(Dataset items)
══════════════════════════════

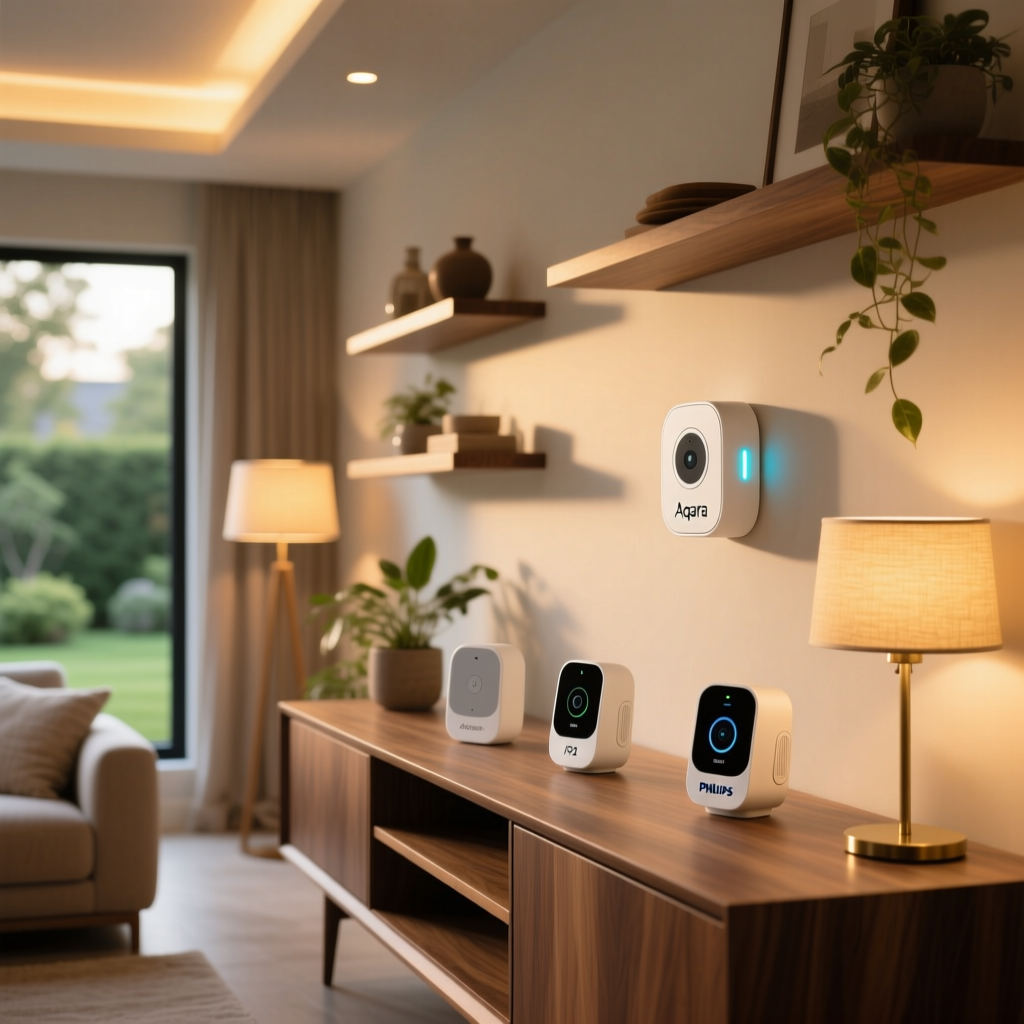 Aqara FP2 Presence Sensor vs SwitchBot Motion Sensor vs Philips Hue Motion Sensor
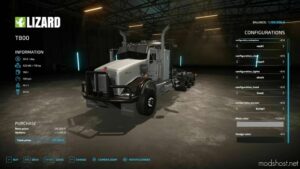 FS22 Kenworth Truck Mod: T800 V1.1 (Image #3)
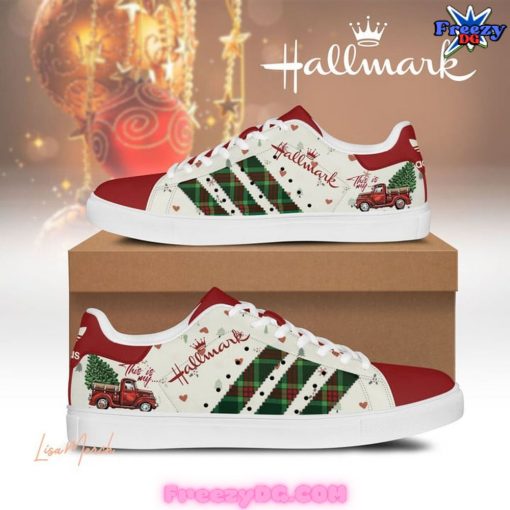 Hallmark Channel Christmas Wonderland Limited Edition Stan Smith Shoes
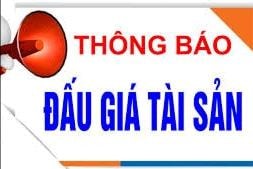 Thông báo đấu giá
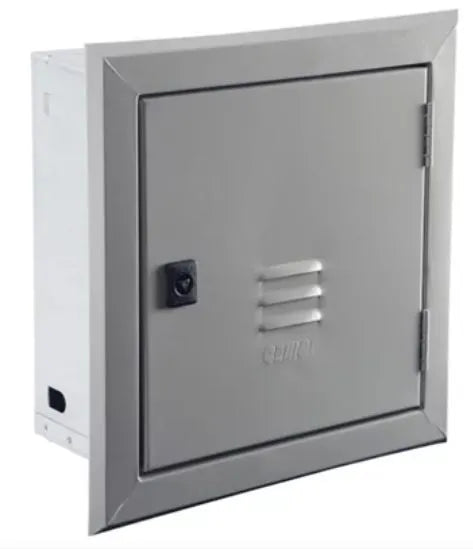 Caixa Telefonia Embutir Aço Carbono Cinza 600x600x135mm TLBE4FP CEMAR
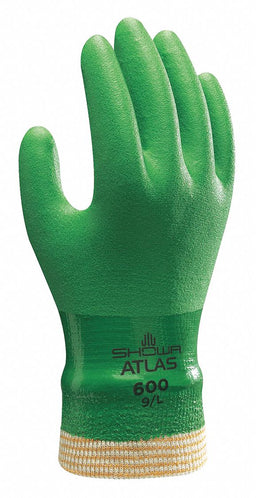 Coated Gloves Green XL PR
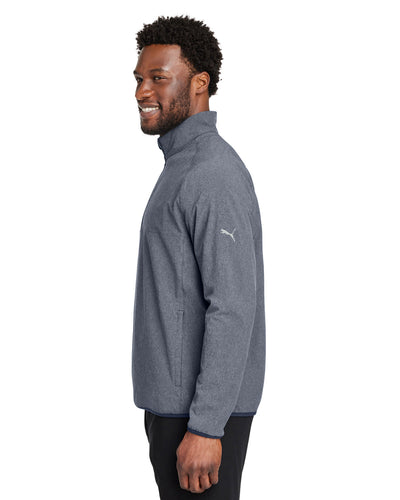 Puma Golf Men's Coastal Woven Quarter-Zip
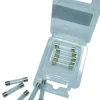 VDM 3 Fusibles en verre 5X20mm 2A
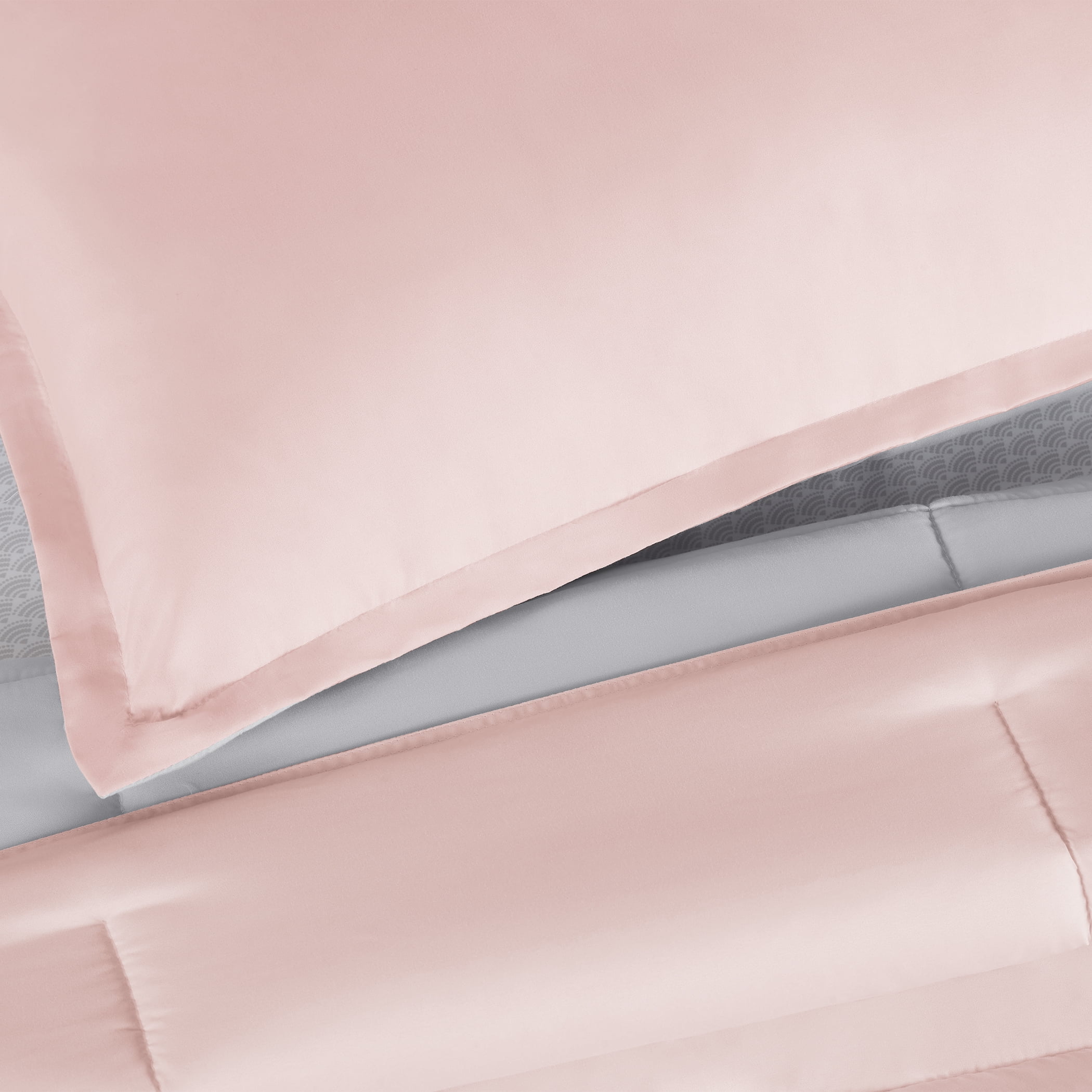 Serta Simply Clean Reversible 7-Piece Comforter Set, Queen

══════════════════════════════

Directions:
Switch every "Motion Sensor" in the lines above to "Occupancy Sensor" and write all the lines out again with nothing else altered. Omit the pictures from your answer.

Completed exercise:
 Aqara FP2 Presence Sensor vs SwitchBot Occupancy Sensor vs Philips Hue Occupancy Sensor
 FS22 Kenworth Truck Mod: T800 V1.1 (Image #3)
 Hallmark Channel Christmas Wonderland Limited Edition Stan Smith Shoes
 Thông báo đấu giá
 Caixa Telefonia Embutir Aço Carbono Cinza 600x600x135mm TLBE4FP CEMAR
 Coated Gloves Green XL PR
 Puma Golf Men's Coastal Woven Quarter-Zip
 VDM 3 Fusibles en verre 5X20mm 2A
 Serta Simply Clean Reversible 7-Piece Comforter Set, Queen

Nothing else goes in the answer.